The Intrado, which was officially unveiled at the 2014 Geneva Motor Show, gets its rather odd sounding name from the part of the wing on a plane that helps create lift.

Hyundai Intrado

That name choice seems all the more apt when you consider that many of the elements in the auto were inspired by aircraft. One of the biggest examples of that is found in the fact that all items deemed unnecessary have been left off the auto, ensuring that it is as lightweight as possible.

Using the Fluidic Sculpture design language, the Intrado is a stunning looking machine that is obviously built for speed. Super-lightweight steel panels were created at Hyundai’s proprietary steel plant and used in the construction of the auto, once again hearkening back to the need for a lightweight feel.

Another material that was used quite liberally on the Intrado was autobon fiber, with all of those elements clearly on display when the doors and trunk are opened. See-through air vents are used at the front of the auto so that the autobon fiber elements contained within can also clearly be seen. Hyundai makes up for the lack of exterior adornments (done to help with aerodynamics) by having those autobon fiber elements painted a stunningly brilliant orange color.

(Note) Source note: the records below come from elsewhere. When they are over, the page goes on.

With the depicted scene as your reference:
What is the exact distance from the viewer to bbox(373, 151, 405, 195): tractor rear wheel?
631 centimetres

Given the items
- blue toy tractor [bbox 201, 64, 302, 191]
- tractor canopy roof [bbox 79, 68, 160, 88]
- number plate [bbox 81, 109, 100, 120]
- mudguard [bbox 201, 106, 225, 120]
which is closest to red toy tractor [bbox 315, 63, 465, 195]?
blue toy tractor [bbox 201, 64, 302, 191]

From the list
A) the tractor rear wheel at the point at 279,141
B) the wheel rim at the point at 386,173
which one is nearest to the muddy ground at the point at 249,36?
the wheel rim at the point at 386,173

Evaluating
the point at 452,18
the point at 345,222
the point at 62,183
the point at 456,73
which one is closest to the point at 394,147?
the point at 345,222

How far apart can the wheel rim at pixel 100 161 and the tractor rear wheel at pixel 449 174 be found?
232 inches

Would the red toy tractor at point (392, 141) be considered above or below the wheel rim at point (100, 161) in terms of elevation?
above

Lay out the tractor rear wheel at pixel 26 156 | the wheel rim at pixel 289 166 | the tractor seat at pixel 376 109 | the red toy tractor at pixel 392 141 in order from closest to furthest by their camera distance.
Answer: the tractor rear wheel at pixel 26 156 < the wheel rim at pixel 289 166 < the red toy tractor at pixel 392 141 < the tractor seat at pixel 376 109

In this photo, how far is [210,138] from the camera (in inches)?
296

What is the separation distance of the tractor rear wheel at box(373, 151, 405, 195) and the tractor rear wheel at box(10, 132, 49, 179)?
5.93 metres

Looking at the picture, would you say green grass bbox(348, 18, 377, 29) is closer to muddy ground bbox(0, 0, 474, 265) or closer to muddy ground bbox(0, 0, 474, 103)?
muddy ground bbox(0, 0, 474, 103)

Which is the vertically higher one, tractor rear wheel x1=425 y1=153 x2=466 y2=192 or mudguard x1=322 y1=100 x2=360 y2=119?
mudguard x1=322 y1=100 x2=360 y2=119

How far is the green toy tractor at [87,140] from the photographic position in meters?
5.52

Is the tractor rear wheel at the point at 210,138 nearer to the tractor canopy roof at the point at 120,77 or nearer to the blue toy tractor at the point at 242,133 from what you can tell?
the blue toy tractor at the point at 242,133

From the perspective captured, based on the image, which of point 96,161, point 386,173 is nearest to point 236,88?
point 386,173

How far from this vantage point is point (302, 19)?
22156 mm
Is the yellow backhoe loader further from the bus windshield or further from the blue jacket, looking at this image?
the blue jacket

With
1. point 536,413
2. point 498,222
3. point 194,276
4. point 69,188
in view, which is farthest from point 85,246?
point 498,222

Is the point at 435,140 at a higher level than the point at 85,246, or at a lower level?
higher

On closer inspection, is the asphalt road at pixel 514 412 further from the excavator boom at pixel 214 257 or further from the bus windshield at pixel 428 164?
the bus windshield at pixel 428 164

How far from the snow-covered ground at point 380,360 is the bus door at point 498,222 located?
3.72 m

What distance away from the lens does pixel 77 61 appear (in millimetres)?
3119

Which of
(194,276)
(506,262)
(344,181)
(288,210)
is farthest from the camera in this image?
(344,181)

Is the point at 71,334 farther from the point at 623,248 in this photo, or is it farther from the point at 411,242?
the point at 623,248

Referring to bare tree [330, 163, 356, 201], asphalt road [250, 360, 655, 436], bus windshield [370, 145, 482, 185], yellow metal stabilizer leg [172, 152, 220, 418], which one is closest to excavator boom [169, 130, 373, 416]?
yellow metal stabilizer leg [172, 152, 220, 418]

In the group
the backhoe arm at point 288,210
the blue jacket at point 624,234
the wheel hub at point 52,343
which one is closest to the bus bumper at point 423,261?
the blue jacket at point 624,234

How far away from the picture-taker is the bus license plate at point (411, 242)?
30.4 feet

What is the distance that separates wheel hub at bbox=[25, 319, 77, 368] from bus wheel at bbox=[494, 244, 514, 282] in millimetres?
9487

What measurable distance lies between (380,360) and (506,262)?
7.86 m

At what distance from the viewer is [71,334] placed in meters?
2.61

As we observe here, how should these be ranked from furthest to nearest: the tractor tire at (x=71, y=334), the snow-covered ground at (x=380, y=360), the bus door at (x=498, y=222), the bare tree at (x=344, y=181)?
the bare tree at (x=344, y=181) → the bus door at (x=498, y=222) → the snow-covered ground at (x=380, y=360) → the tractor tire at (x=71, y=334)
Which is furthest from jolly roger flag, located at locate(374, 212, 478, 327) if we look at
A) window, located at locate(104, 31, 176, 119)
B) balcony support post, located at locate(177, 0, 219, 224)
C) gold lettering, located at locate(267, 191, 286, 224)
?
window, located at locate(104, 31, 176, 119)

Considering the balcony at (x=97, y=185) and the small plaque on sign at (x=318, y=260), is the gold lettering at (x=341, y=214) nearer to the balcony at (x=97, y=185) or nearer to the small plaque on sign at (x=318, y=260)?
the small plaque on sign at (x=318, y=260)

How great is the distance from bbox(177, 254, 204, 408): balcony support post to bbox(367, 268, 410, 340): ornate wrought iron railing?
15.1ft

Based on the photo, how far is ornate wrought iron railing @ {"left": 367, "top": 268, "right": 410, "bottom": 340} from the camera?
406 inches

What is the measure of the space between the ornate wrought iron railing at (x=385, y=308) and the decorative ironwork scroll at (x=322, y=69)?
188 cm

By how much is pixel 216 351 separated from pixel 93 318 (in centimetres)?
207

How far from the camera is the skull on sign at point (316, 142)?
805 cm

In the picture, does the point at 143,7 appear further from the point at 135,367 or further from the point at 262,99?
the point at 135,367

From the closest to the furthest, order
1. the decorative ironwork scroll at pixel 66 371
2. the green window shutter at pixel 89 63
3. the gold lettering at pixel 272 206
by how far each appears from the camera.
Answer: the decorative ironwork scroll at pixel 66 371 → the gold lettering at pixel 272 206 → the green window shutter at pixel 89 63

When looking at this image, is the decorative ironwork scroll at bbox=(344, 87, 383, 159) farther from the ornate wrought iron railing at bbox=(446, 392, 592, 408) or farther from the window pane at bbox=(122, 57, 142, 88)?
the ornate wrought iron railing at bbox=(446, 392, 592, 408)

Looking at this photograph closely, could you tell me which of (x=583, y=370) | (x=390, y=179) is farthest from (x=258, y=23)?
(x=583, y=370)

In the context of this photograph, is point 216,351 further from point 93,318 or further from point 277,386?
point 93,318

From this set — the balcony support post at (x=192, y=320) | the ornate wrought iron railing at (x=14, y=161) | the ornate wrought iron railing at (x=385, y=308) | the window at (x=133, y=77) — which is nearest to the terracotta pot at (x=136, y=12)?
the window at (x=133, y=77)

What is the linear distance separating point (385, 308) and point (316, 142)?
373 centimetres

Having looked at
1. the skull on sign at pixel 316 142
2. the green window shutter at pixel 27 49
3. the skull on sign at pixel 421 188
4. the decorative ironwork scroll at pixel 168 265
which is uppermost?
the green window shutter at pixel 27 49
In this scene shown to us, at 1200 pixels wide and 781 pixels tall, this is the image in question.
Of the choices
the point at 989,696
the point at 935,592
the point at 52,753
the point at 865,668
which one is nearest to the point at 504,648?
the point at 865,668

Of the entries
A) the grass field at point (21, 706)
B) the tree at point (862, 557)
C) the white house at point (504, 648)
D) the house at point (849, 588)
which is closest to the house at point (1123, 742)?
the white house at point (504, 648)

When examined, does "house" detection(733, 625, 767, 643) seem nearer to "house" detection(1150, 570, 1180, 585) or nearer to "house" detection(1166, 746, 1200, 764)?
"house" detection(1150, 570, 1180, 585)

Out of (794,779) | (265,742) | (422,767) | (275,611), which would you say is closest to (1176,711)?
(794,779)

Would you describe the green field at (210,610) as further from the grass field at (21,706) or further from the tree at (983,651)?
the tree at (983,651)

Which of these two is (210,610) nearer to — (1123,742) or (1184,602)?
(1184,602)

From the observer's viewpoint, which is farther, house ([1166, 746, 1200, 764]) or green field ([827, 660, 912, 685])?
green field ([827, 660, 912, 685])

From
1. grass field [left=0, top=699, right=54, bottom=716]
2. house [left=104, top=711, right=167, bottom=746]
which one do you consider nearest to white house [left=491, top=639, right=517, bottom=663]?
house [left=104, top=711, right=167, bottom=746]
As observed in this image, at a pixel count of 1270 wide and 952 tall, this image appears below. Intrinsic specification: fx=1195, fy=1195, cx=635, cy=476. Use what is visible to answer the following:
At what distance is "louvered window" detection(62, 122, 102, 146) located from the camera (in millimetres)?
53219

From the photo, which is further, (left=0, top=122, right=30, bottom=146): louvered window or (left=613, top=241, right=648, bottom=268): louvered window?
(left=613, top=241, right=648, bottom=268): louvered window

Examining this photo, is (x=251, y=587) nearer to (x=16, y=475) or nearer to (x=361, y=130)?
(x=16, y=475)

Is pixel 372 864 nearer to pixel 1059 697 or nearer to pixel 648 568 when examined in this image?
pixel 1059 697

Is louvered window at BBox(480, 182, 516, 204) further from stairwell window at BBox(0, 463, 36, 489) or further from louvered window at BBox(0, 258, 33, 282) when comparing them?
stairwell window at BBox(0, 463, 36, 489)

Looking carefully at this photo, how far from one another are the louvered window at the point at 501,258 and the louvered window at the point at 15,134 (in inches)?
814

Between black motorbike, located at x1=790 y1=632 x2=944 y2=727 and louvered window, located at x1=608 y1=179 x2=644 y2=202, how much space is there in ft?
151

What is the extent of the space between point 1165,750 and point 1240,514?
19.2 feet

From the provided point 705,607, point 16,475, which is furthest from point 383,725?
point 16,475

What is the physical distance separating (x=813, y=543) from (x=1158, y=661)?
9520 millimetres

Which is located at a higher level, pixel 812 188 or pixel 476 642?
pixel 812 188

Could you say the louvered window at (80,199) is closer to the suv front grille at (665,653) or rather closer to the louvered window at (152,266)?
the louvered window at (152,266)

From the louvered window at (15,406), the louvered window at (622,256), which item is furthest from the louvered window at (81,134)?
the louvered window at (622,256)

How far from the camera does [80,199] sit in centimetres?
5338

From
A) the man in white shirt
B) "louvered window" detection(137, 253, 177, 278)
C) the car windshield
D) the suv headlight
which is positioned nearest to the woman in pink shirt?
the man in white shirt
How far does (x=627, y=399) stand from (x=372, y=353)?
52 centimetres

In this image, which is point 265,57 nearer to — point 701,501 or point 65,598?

Concept autos rarely make it to production, but it’s worth noting that many of the techniques used to construct them end up making it to the production lines. Hyundai has for quite some time now been committed to using lightweight materials on all of their models. They hope to do this by employing a central autobon frame structure that can basically have any type of material used for the body panels. The rigidity of this central frame is such that lighter materials that are easy to repair can be used in the build.

Designed under the direction of Peter Schreyer, the President and Chief Design Officer at Hyundai, the vehicle is a reflection of his approach and style that combines the practical with the daring for a unique concept that the officials at Hyundai hope is timeless as well.

The vehicle is lighter, stronger and simpler to drive than previous versions a well as easier to repair as well. The focus is the attempt to make a more practical vehicle that is wrapped around the technology of the hydrogen fuel cell and what it offers.

Hyundai has been leading other automakers with its fuel cell technology, which is what is used to power the Intrado. The ix35 Tucson is slated to have a limited roll out in 2014.

The Intrado has a range of up to 600km when fully fueled and contains a lithium ion battery to help with the range. The Intrado SUV concept is definitely an eye-catching machine, which is no real surprise when you find out that it was the brainchild of Chief Design Officer Peter Schreyer and his design team at Hyundai’s European Research and Development Center in Germany.